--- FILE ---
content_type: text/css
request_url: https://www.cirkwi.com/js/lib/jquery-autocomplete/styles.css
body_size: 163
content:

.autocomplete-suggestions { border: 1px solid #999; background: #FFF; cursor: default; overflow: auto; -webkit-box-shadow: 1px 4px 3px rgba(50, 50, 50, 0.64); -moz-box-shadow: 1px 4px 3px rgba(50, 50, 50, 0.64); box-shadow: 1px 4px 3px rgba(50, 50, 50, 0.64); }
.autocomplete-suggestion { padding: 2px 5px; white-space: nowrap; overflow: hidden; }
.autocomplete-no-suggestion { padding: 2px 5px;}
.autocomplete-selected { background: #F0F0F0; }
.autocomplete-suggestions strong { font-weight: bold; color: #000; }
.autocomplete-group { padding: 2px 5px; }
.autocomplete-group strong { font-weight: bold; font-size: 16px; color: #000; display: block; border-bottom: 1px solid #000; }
⁂
REQUIRED ACTION: Each of the lines above must appear again, unchanged.

ANSWER TO THIS EXERCISE:
--- FILE ---
content_type: text/css
request_url: https://www.cirkwi.com/js/lib/jquery-autocomplete/styles.css
body_size: 163
content:

.autocomplete-suggestions { border: 1px solid #999; background: #FFF; cursor: default; overflow: auto; -webkit-box-shadow: 1px 4px 3px rgba(50, 50, 50, 0.64); -moz-box-shadow: 1px 4px 3px rgba(50, 50, 50, 0.64); box-shadow: 1px 4px 3px rgba(50, 50, 50, 0.64); }
.autocomplete-suggestion { padding: 2px 5px; white-space: nowrap; overflow: hidden; }
.autocomplete-no-suggestion { padding: 2px 5px;}
.autocomplete-selected { background: #F0F0F0; }
.autocomplete-suggestions strong { font-weight: bold; color: #000; }
.autocomplete-group { padding: 2px 5px; }
.autocomplete-group strong { font-weight: bold; font-size: 16px; color: #000; display: block; border-bottom: 1px solid #000; }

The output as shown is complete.